The book version of the Sequences is supposed to be published in the next month or two, if I understand correctly. I would really enjoy an online reading group to go through the book together.
Reasons for a reading group:
- It would give some of us the motivation to actually go through the Sequences finally.
- I have frequently had thoughts or questions on some articles in the Sequences, but I refrained from commenting because I assumed it would be covered in a later article or because I was too intimidated to ask a stupid question. A reading group would hopefully assume that many of the readers would be new to the Sequences, so asking a question or making a comment without knowing the later articles would not appear stupid.
- It may even bring back a bit of the blog-style excitement of the "old" LW ("I wonder what exciting new thoughts are going to be posted today?") that many have complained has been missing since the major contributors stopped posting.
I was wrong about the number - the number is approximately 300 articles. I'm basing this on the kickstarter page for the audio version, on the sidebar under where it says "Pledge $50 or more".
Still, 300 articles would take almost a year at 1 per day and almost 6 years at once per week.
One additional thing to note is that most of the articles aren't that long. If you can more or less keep up with Slate Star Codex then I'd guess you should have no problem with once a day Sequences. If you missed a day or two, or even a week or two, it wouldn't take you all that long to catch up.
Maybe we should look at a compromise: Would every other day (so about two years total) maybe work better?
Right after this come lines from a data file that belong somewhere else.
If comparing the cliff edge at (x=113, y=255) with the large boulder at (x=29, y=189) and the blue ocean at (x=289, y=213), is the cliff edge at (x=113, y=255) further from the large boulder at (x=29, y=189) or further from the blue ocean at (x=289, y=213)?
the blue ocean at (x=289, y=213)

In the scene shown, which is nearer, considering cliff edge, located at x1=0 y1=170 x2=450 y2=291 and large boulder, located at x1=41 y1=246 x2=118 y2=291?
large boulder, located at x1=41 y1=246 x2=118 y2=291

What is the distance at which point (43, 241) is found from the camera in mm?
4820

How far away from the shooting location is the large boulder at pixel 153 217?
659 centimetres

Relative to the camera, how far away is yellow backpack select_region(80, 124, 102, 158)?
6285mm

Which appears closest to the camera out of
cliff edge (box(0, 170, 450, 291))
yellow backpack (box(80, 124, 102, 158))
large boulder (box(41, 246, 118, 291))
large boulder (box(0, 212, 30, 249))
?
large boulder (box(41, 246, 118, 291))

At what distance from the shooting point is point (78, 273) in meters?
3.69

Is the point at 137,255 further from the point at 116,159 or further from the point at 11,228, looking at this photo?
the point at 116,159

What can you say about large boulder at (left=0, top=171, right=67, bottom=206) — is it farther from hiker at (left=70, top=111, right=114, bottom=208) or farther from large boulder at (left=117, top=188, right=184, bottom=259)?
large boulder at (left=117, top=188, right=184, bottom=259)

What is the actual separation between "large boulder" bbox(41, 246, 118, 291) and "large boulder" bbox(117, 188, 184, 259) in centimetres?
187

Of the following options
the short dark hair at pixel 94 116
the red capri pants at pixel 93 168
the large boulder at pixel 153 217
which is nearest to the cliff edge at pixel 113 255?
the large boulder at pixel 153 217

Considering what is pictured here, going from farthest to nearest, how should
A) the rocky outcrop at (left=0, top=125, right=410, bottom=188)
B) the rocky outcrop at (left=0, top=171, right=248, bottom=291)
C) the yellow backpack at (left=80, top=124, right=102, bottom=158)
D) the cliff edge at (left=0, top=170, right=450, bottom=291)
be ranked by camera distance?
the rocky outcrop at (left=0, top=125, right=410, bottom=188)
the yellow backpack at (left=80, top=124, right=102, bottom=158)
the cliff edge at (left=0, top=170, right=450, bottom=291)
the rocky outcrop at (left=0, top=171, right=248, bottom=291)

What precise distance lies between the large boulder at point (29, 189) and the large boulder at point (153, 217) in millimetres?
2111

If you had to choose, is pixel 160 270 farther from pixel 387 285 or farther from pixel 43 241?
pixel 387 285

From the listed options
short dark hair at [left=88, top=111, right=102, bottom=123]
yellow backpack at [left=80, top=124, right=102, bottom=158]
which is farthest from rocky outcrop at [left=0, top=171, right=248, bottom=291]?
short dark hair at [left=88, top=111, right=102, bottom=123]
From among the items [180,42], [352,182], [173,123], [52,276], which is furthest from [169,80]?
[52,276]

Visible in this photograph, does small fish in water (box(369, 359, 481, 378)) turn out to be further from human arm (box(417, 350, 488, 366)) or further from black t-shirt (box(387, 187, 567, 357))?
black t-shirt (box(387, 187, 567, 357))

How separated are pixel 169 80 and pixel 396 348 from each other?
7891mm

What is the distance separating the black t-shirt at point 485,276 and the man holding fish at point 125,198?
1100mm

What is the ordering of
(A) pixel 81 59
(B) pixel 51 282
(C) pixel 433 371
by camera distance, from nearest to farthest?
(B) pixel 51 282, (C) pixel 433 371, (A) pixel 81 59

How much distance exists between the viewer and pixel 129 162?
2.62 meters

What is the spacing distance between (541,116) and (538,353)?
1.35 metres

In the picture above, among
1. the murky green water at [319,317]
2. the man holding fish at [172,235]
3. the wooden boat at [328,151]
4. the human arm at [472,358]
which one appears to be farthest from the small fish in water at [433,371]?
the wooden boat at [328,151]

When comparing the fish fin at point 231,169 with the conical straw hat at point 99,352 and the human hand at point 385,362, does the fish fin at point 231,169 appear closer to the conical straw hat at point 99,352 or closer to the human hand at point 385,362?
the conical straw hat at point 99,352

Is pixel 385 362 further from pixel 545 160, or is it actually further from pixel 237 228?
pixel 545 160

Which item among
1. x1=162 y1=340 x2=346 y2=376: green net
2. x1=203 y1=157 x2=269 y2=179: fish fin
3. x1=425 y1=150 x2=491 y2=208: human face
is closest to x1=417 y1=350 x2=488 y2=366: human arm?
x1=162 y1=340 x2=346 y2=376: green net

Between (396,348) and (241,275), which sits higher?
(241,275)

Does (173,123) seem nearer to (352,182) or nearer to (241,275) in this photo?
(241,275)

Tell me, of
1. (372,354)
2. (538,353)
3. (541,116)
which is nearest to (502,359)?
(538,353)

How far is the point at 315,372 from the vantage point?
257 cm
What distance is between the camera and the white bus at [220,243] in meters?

Looks like it's time for yet another poll. My, this thread is getting rather full of those.
What pace would you prefer?
[pollid:828]
If you split up some of the longer articles, you might be able to get it to exactly 365 days of blog posts. :)
The eBook will be organized into 26 sequences, all of similar length; so if you want to start new discussion threads, perhaps you should do one thread per sequence rather than one per blog post.